Unmanned aerial vehicles are one of the technological marvels of the century. Commonly known as drones, they continue to find applications in a wide range of areas, from precision agriculture to the unmanned deliveries of equipment and medicine in remote areas.
Drone inspection is one of the most useful applications of drones.
You might have heard of it but aren’t exactly sure what it entails. Read on for an overview of everything you need to know about the use of drones in inspection.
Let’s start by defining it.
What Is Drone Inspection?
Unmanned aerial vehicle (UAV) inspection is the use of drone-mounted sensors to collect data about the state of assets. The data can be used to:
- Inform predictive maintenance of high-value assets like electricity transmission lines.
- Assess the progress of projects. For example, you can use drones to track the construction of a building and measure it against your schedule.
The applications of UAV inspection are numerous. In most industries, you can use drones to acquire useful data. The above applications are just examples.
The process of inspecting assets using drones has multiple aspects. I’ll go over the most critical ones in the sections below.
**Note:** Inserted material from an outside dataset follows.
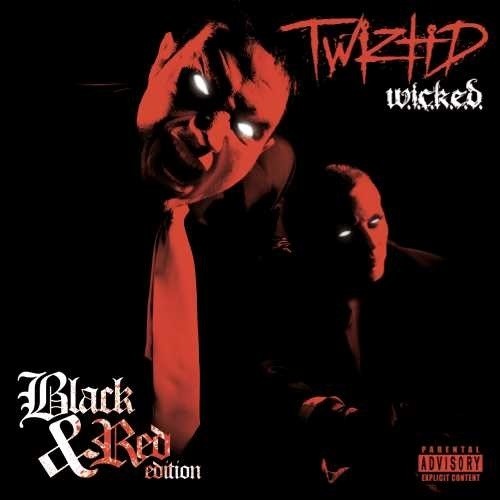 Twiztid: W.I.C.K.E.D. (10Th Anniversary Black And Red Edition)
One of the advantages of the use of drones in inspection is that you can collect a variety of data.
The most common type of data is RGB imagery. This involves the capture of normal photographs.
But, depending on the UAV payload you’ve equipped your drone with, you can collect additional types of data, including:
- Thermal data, useful for example in locating survivors after disasters.
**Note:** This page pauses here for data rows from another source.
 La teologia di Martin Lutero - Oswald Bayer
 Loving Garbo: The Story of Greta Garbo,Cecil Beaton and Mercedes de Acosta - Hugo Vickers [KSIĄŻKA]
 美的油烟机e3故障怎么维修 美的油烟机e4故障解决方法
- Ultraviolet data. This can come in handy when detecting corona discharges on electricity transmission lines.
- Near-infrared data. You can use this data to analyze the condition of plants on farms.
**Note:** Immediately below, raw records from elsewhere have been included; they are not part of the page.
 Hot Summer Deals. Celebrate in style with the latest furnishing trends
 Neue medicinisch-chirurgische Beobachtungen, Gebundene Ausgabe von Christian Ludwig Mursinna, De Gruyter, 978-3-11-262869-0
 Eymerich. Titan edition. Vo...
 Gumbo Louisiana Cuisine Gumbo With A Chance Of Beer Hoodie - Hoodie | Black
A combination of the above types of data can be incredibly insightful across a wide range of inspection use cases, from detection of leakages on roofs using thermal data to the detection of millimeter-sized damage in telecommunication infrastructure.
The type of data you can collect is dependent on the payload you have. Let’s get into that.
A drone payload is what you attach to the drone to achieve a certain goal. If the goal was to bomb an enemy camp, the payload would be a missile. But since our goal is to collect inspection data, our payload is a sensor.
A sensor is a device that is sensitive to a certain signal, usually part of the electromagnetic spectrum.
A visible light camera is sensitive to visible light and produces normal RGB images. On the other hand, an infrared camera is sensitive to infrared waves and produces a thermal image (heat map).
When doing UAV inspection, you first determine the data you want to collect. You then find the payload with the necessary sensor and attach it to your drone.
The value of the data you collect is only as good as your ability to make sense of it. And this is where data analysis comes in.
One of the advantages of UAV inspection is that it replaces manual inspection. For instance, instead of climbing up to the roof to check whether any repairs are needed, you just fly a drone over the roof and capture images.
If you have a good sensor, the images will be almost as good as being physically present on the roof.
While this certainly makes things easier, going through hours of footage can be tiring and inefficient, especially when you are dealing with a lot of assets.
Fortunately, thanks to technological advances like Artificial Intelligence and Machine Learning, you don’t have to comb through the footage.
With specially made software, you can automatically analyze data. The software will alert you to areas that need human attention so that you can take a closer look.
I’ve gone over some of the most important aspects of UAV inspection. If you’re just starting out, doing all this can be daunting. Luckily, instead of undertaking to set up a fully operational UAV inspection project from scratch, you can outsource it to aerial imaging companies.
Aerial Imaging Companies
An aerial imaging company typically has everything you need to carry out a successful UAV inspection.
They have a range of both rotor and fixed-wing drones, qualified drone pilots, mapping software, image analysis software, and so on. Furthermore, they have a range of skills and competencies that will come in handy.
For example, drone projects usually require permits. The process of acquiring a permit can be lengthy and complicated. But with the help of an experienced aerial imaging company, it gets easier.